+++ PROVIDED INFORMATION
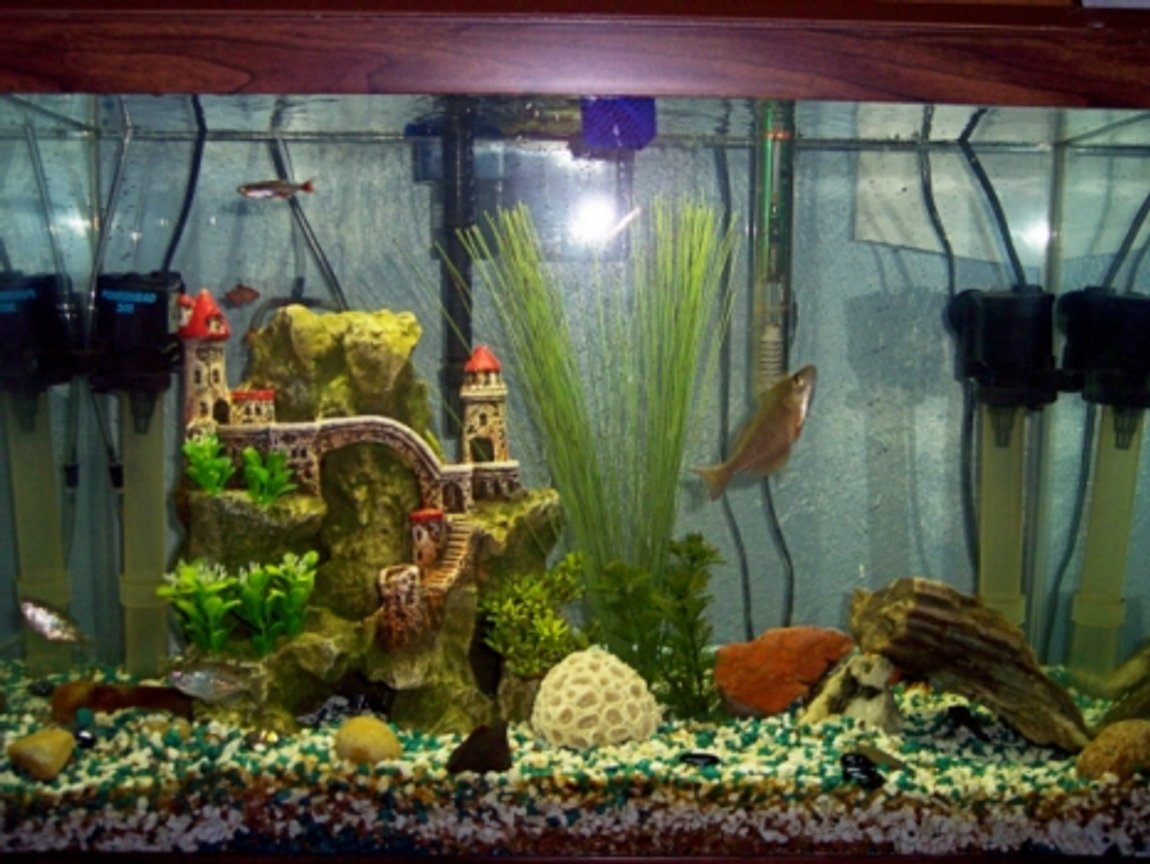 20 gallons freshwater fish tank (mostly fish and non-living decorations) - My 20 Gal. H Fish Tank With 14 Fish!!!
++++++
+++ PROVIDED INFORMATION
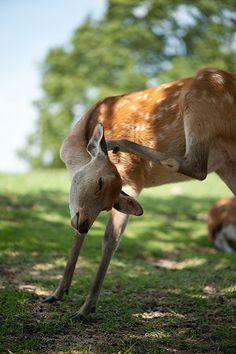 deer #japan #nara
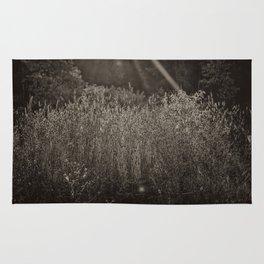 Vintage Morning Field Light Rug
++++++
**TASK TO CARRY OUT:** Copy only these lines from the records above, exactly: the one with "deer #japan #nara", the one with "Vintage Morning Field Light Rug", and those between. Skip the pictures.

**RESULT OF THE TASK:**
 deer #japan #nara
 Vintage Morning Field Light Rug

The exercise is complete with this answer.